Photo by author
# Introduction
Hug Face datasets provides one of the most straightforward ways to load datasets using a single line of code. These datasets are often available in formats such as CSV, Parquet, and Arrow. Although all three are designed to store tabular data, they work differently on the backend. The choice of each format determines how the data is stored, how quickly it can be loaded, how much storage space is needed, and how efficiently the data types are stored. These differences become increasingly prominent as datasets become larger and models more complex. In this article, we’ll look at how Hug Face datasets work with CSV, Parquet, and Arrow, what actually makes them different on disk and in memory, and when each makes sense to use. So, let’s begin.
# 1. CSV
CSV stands for Comma Separated Values. It’s just text, one line per line, with columns separated by commas (or tabs). Almost every tool can open it i.e. Excel, Google Sheets, Pandas, Database etc. It is very easy and interactive.
Example:
name,age,city
Kanwal,30,New York
Qasim,25,EdmontonThe embrace face treats it as a row-oriented format, meaning it reads data row by row. While this is acceptable for small datasets, performance degrades with scaling. Additionally, there are some other limitations, such as:
- A clear schema: Since all data is stored in text format, types need to be inferred every time the file is loaded. This can cause errors if the data is not consistent.
- Large size and slow I/O: Text storage increases file size, and text-to-parse numbers are CPU-intensive.
# 2. Parquet
Parquet is a binary column form. Instead of writing one row after another like CSV, Parkey groups values ​​by column. This makes reads and queries much faster when you only need a few columns, and compression keeps file sizes and I/O low. Parquet also maintains a schema so types are preserved. This works best for batch processing and large-scale analytics, not for many small, frequent updates to the same file (it’s better for batch writes than constant edits). If we take the above CSV example, it will put all names together, all ages and all cities together. This is the column layout and the example would look like this:
Names: Kanwal, Qasim
Ages: 30, 25
Cities: New York, EdmontonIt also includes metadata for each column: type, min/max values, key count, and compression information. This allows for faster reading, efficient storage, and accurate type handling. Compression algorithms such as snappy or gzip further reduce disk space. It has the following powers:
- Compression: Similar column values ​​compress well. Files are small and cheap to store.
- Column Wise Reading: Load only the columns you need, speeding up queries.
- Rich Typing: The schema is stored, so there is no type guessing on every load.

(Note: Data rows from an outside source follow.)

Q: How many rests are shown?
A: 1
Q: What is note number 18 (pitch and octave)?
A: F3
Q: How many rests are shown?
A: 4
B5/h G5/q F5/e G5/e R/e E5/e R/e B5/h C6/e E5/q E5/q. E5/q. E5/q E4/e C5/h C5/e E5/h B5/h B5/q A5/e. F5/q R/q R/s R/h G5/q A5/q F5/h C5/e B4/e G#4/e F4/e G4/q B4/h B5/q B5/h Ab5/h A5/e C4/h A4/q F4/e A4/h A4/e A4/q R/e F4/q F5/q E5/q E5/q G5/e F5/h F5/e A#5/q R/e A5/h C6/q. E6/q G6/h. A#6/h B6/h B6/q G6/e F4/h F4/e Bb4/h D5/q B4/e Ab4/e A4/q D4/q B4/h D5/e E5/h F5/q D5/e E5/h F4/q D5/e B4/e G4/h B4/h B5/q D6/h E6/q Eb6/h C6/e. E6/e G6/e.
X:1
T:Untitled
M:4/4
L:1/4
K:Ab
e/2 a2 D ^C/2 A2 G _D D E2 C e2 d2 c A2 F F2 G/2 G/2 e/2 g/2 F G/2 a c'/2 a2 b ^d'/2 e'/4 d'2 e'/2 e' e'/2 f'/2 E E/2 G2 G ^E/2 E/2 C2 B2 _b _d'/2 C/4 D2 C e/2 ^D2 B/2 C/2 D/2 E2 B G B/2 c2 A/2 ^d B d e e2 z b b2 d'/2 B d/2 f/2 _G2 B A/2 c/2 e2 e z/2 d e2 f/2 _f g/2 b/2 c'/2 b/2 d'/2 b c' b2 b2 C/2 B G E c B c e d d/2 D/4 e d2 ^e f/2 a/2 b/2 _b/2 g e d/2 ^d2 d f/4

- scale: Works well for millions or billions of rows.
# 3. Arrow
Arrow is not the same as CSV or Parquet. It is a one column form kept in memory for fast operations. In Face Hug, every dataset is supported by an arrow table, whether you started with a CSV, Parquet, or Arrow file. Continuing with the same example table, Arrow also stores data column by column, but in memory:
Names: contiguous memory block storing Kanwal, Qasim
Ages: contiguous memory block storing 30, 25
Cities: contiguous memory block storing New York, EdmontonBecause the data is in contiguous blocks, operations on columns (such as filtering, mapping, or summarizing) are extremely fast. Arrow also supports memory mapping, which allows datasets to be retrieved from disk without having to be fully loaded into RAM. Some of the main advantages of this format are:
- The zero copy reads: Memory map files without loading everything into RAM.
- Fast column access: Column layout enables vectorized operations.
- Rich varieties: Handles nested data, lists, tensors.
- Collaborative: Works with Pandas, Peru, Spark, Polar and more.
# wrap up
Embracing facial datasets normalizes switching formats. Use CSV for fast experiments, Parquet for storing large tables, and Arrow for fast memory training. Knowing when to use each one keeps your pipeline fast and simple, so you can spend more time on the model.
Kanwal Mehreen is a machine learning engineer and technical writer with a deep passion for data science and the intersection of AI with medicine. He co-authored the eBook “Maximizing Productivity with ChatGPT.” As a 2022 Google Generation Scholar for APAC, she champions diversity and academic excellence. He has also been recognized as a Teradata Diversity in Tech Scholar, a MITACS GlobalLink Research Scholar, and a Harvard Wicked Scholar. Kanwal is a passionate advocate for change, having founded the Fame Code to empower women in stem fields.